Overnight, I had more problems. I woke up feeling hungry, I thought, but not quite wanting to eat. And I'm not "authorised" to go down the stairs alone, so I just lay there in bed hoping the discomfort would pass. It didn't really. It became more of a stomach ache, even nausea. I didn't like it a bit.
Eventually morning came and I took the Zofran pill the doctor recommended. Zofran is one of the anti-nausea pills that is available to chemo patients. My doctor had cut my dose from one or two for each of the five days from the start of chemo to only taking one dose the day of chemo and the following day. My doctors tend to be of the "if you need it, take it; if you don't need it, don't" school. As a result, and hoping for a better night, before going to bed Saturday I took another Zofran and I brought upstairs my bottle of Stematil, another anti-nausea medication that I'm prescribed on an as needed basis.
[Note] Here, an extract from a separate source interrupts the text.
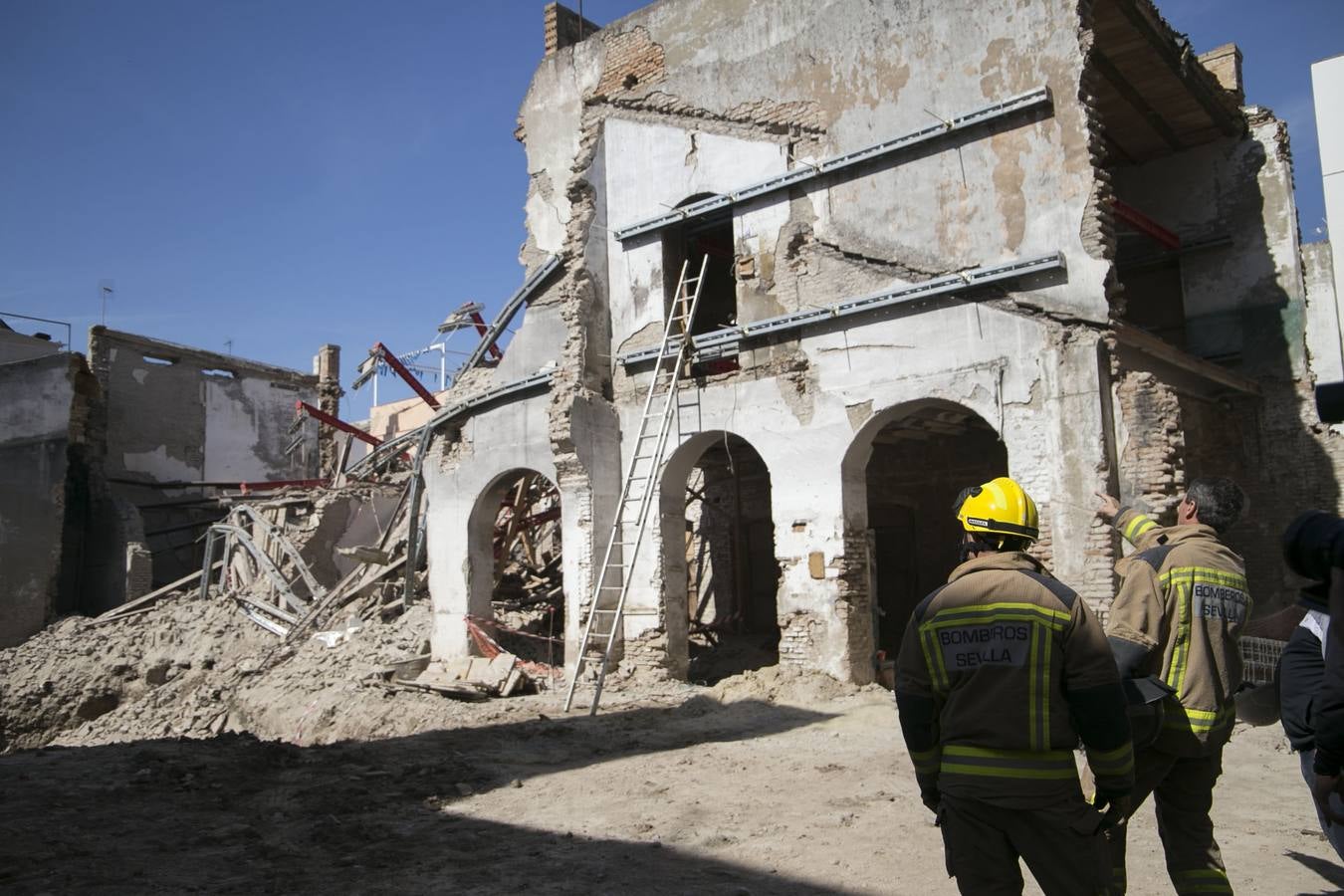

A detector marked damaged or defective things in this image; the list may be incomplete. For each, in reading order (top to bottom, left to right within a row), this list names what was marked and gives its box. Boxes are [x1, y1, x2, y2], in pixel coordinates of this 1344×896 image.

It turns out I didn't need the Stematil overnight, but I'm glad I had it at hand. All I had was my usual sore back by 5am. It's not easy to find 8-plus hours of comfortable sleep positions when you have a broken pelvis and several broken vertabrea.
Awareness note: In addition to the Stematil pills that are prescribed to chemo patients, we are also given vials of injectable Stematil which we can call the community/home-care nurses to come and inject anytime if we find we can't keep anything down. It really is comforting to know that the system is working to take care of us from all these angles, day and night.